Consegne:
a - Elenca i termini con cui il testo sulla fotografia definisce ciò che sono sicuramente "la sedia" e i "girasoli" di Van Gogh.
b - Riproduci fedelmente il passo del testo sulla fotografia che comincia con "La fotografia in" e termina con "travolge e trasforma.".

Testo da leggere:

**********

La fotografia lavora sul piano d’immanenza. Nel senso che, diversamente dalle altre forme di rappresentazione prive di traccia, essa non allude ad alcuna trascendenza. La sedia e i girasoli di Van Gogh sono – forse – una sedia su cui sedeva nella sua stanzetta,  e dei girasoli che egli ha visto un giorno, ma sicuramente  sono “la sedia” e i “girasoli”, essenze, idee, astrazioni, segni universali, estrinati ad andare ben oltre quegli oggetti quelle cose determinate che ne sono state il punto di partenza un giorno lontano. Il muratore di Sander invece è proprio quello, individualità unica e particolare, fermata in un attimo ormai così lontano – il secolo scorso – per cui sappiamo che certamente esso non esiste più. Certo sappiamo altrettanto bene che tale immagine può a sua volta andare oltre se stessa, alludere a dei modelli, rifarsi a delle idealità e a delle ideologie, ma questo avviene dopo, il punto di partenza è sempre il piano d’immanenza.
La fotografia in questo senso ha sempre a che fare con l'individualità, non trascende mai il proprio oggetto, non lo trasforma in un universale. Il suo contenuto di “traccia” la àncora al suolo materiale delle cose che sono fin che sono, fin che il Processo non le travolge e trasforma.

**********

[Voci del dataset]

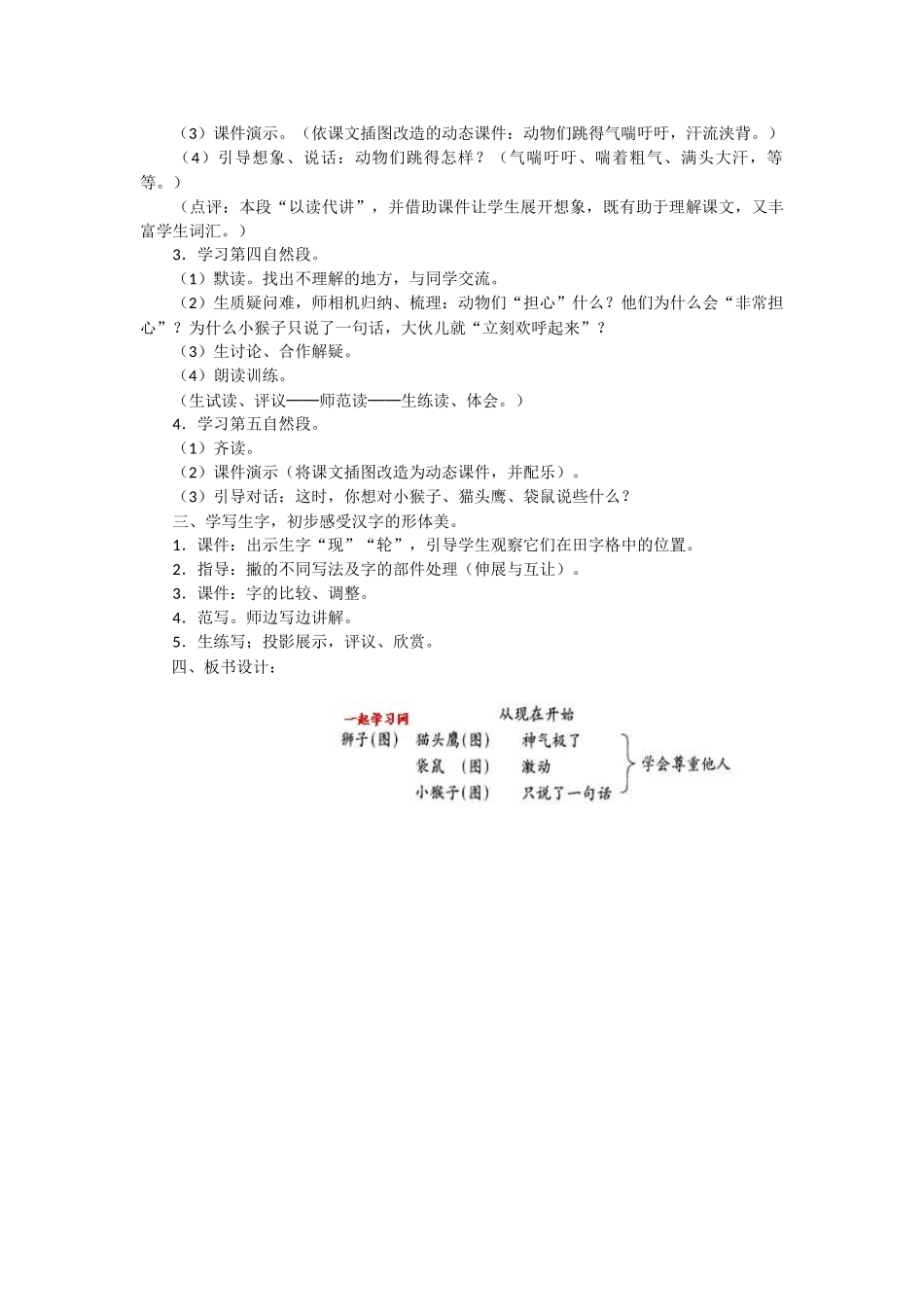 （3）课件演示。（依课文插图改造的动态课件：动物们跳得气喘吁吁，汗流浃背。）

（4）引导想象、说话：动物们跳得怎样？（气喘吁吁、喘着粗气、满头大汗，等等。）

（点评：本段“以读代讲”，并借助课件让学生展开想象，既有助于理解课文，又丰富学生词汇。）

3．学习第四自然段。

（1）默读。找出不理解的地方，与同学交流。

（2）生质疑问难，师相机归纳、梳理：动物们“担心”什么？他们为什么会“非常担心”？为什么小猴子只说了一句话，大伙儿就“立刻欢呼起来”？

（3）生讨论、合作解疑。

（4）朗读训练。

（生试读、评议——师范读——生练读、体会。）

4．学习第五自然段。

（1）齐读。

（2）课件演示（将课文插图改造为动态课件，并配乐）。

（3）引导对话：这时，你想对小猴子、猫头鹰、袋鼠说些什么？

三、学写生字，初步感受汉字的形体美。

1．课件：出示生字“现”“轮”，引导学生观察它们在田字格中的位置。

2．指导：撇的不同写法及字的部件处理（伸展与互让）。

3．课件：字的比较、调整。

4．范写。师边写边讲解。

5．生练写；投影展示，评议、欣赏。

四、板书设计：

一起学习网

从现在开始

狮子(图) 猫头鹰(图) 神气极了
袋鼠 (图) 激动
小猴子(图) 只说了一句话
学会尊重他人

**********

Elenco risposte:
a - essenze, idee, astrazioni, segni universali

b -
La fotografia in questo senso ha sempre a che fare con l'individualità, non trascende mai il proprio oggetto, non lo trasforma in un universale. Il suo contenuto di “traccia” la àncora al suolo materiale delle cose che sono fin che sono, fin che il Processo non le travolge e trasforma.